Should decent grades be a requirement for you to help your child pay for college? We asked parents in our Paying for College 101 Facebook Group if they require their students to disclose their grades as a condition to paying for tuition and/or room and board, and hundreds of them shared their thoughts.
“College is an investment,” says April N. “If I enter into an investment, I expect regular status updates. I’m not saying I’ll bail out at the first sign of trouble, but only a fool would continue to throw good money after bad if there was no hope for a return on investment.”
Investment is a key word here — lots of parents consider college to be a major investment, and rightfully so. Sasha K, for example, says she wants to know that her investment is solid every step of the way, and at times that may mean keeping tabs on her college student’s grades. “I have watched too many parents pay for their kid’s college only for them to not graduate on time and in some cases years later because they didn’t take it seriously,” she says.

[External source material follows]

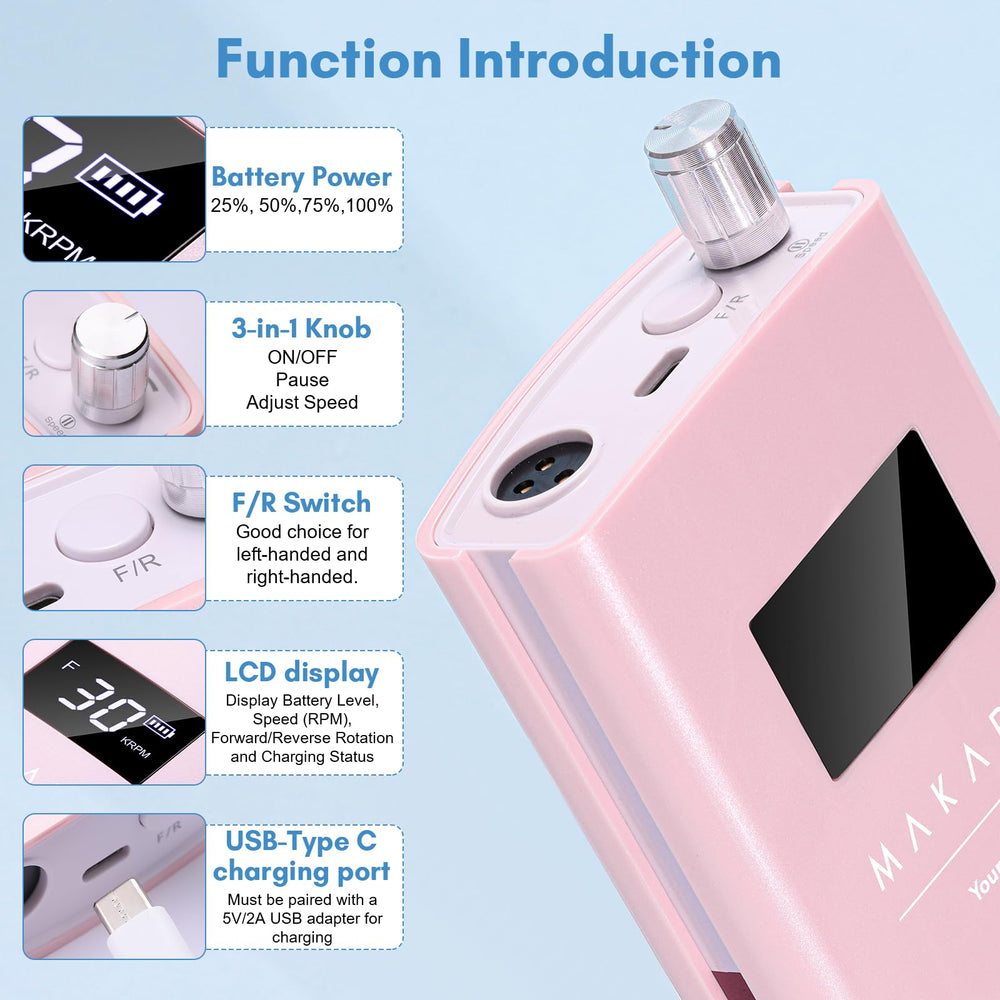 Makartt nail drill LCD display shows RPM and battery status during use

Some College Students Have a Hard Time Adjusting, Which Can Impact Their GPA
Marni A. says she believes college is a time of transition, one that some kids navigate fine, while others need more support. She isn’t against requiring to see grades when parents are footing the bill to make sure they stay on track. “That should be the reason to check and even to guide a child to possibly take a break and stop school until the situation can be addressed,” she says. “I’m just 100 percent against threatening to stop payment if a kid doesn’t perform as highly as the parent believes they should.”
She suggests periodic check-ins to make sure everyone is on the same page. “What worked for us was a weekly check-in freshman year, a monthly check-in sophomore year, and mid-term and final grades junior year,” she says.
The Last Thing Any Parent Wants Is To Be Blindsided About Bad Grades
Sabrina M., a mom with four kids in college, requires her children to disclose anything that may impact the family financially. “When one of my kids was in college with an academic merit scholarship that he was forever in danger of losing, there was never a question of whether we would be blindsided by the potential loss of a full tuition scholarship,” she says.
Nike A. says if a child is not readily sharing their grades with you, the parent may need to ‘require’ it — not so they can withhold paying for their education but rather so they can support their child and protect their investment. “Setting the expectation of seeing grades and providing positive reinforcement can work together and should not be viewed as mutually exclusive,” says Nike A. “It’s not unusual for young adults to bury their heads in the sand hoping that a bad situation goes away. Part of good parenting is instilling accountability while letting them know you will always be there to listen, love, and support them no matter what. Accountability sometimes requires ‘requiring’.”
Make Sure You And Your College Student Are On The Same Page
Nikki L. doesn’t ask to see grades, but she made it abundantly clear to her college student that if she doesn’t perform well, she will have to withdraw from school and come home.
“It looks different for each of my kids,” she says. “My last kid in college goes out of state, plays a sport with a substantial scholarship, and has a smaller academic scholarship that requires she maintains a 3.25. She knows if she doesn’t do well, we can’t afford to let her stay. Do I ask her for grades? No. Does she share them on her own? Yes. Knowing that if she doesn’t do well she has to go to school in-state or find a cheaper school is motivation enough.”
Tiffany M. leaves it up to the college to keep tabs on her college student. “They know their responsibilities, and the school holds them accountable just like a boss,” she says. “Where do you draw the line? If they get a C are you no longer going to pay? They have enough to deal with.”
Some parents seem to think that having expectations regarding a student’s grades is synonymous with punishment for their grades, but Tiffany M. disagrees. “I’m confused as to why people seem to equate those two things. A requirement for transparency should be encouraged for all investments involving family or outsiders.”